青二歳

五人の突撃隊の青二歳のネタバレレビュー・内容・結末

五人の突撃隊(1961年製作の映画)
5.0

このレビューはネタバレを含みます

大映戦記ドラマ素晴らしい。何このドラマの密度…
"五人の突撃隊"改め"五人のしんがり"が正しい。五人は大映現代劇勢、川口浩、藤巻潤、川崎敬三、本郷功次郎に加え、市川崑に乞われ大映入りした大辻伺郎。この五人それぞれのドラマ!

ビルマ戦線におけるしんがりと来れば結末はまあ想像の通り…。

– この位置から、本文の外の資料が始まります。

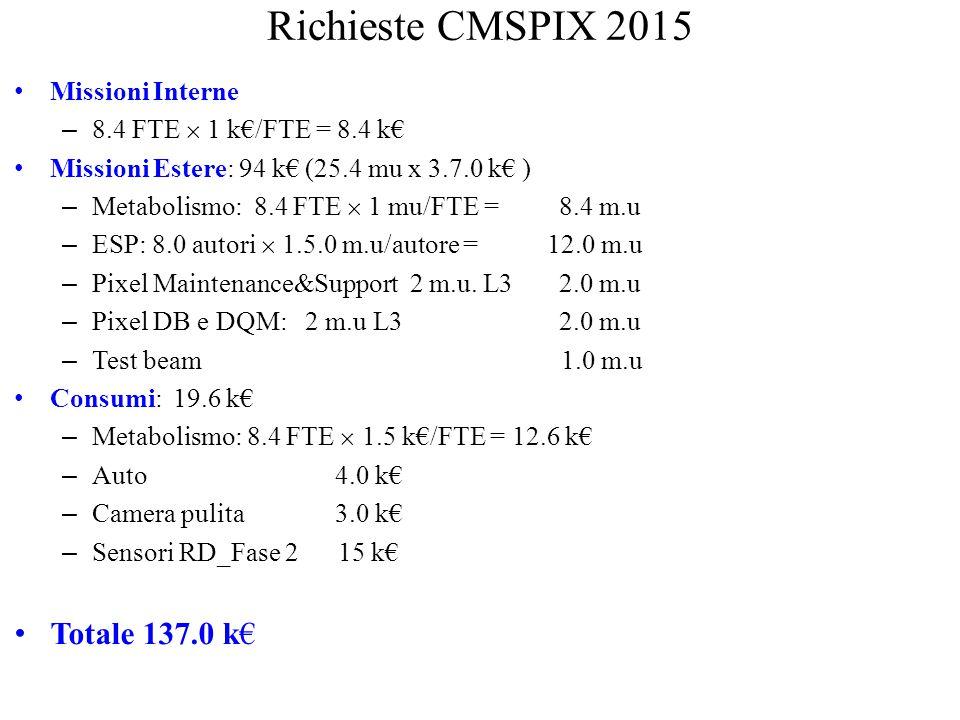 Richieste CMSPIX 2015 Missioni Interne – 8.4 FTE  1 k€/FTE = 8.4 k€ Missioni Estere: 94 k€ (25.4 mu x 3.7.0 k€ ) – Metabolismo: 8.4 FTE  1 mu/FTE =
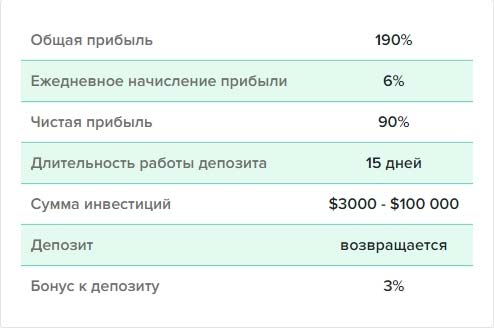 Инвестиционные планы Litex-IT 3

雨季が来る前に撤退するか攻撃に転ずるかしなければならない。補給は乏しく食料弾丸も届かない。マラリアに苦しむ兵士たち。進軍を強いられた指揮官の少将に山村聡。現場の大隊長は息子に優柔不断と蔑まれつつも撤退を進言。

大辻伺郎は元々は不出来な前座。"オソマツ"と呼びつつ可愛がる師匠に潮万太郎。大辻伺郎は評価の高い役者だと聞いていたがここに来て納得!こんなに切ない"寿限無"はない。
藤巻潤は美大出身のインテリ兵卒。妻子を本土に残し、過去に戦地から逃げようと企んだことがある。
川口浩は機関士?で戦車隊出身の飄々たるヤクザ者。軍人として生きようと努める本郷功次郎とのコントラストが映える。ヤクザという訳でも無さそうだが服役中に赤紙が届くものの家族に突き放され自暴自棄に。
父をクラゲ大隊とののしる息子に本郷功次郎。父子のシコリが戦地で溶けるか否か。
ラストまで存在感のない川崎敬三は迫る攻撃を前に結婚式を回想する。まさかの初夜直前に召集!川崎敬三の九州のお国言葉が素敵。

やや説明過剰な箇所は気になるがここまでドラマの密度が高いのはさすが。大辻伺郎がいることの意義たるや。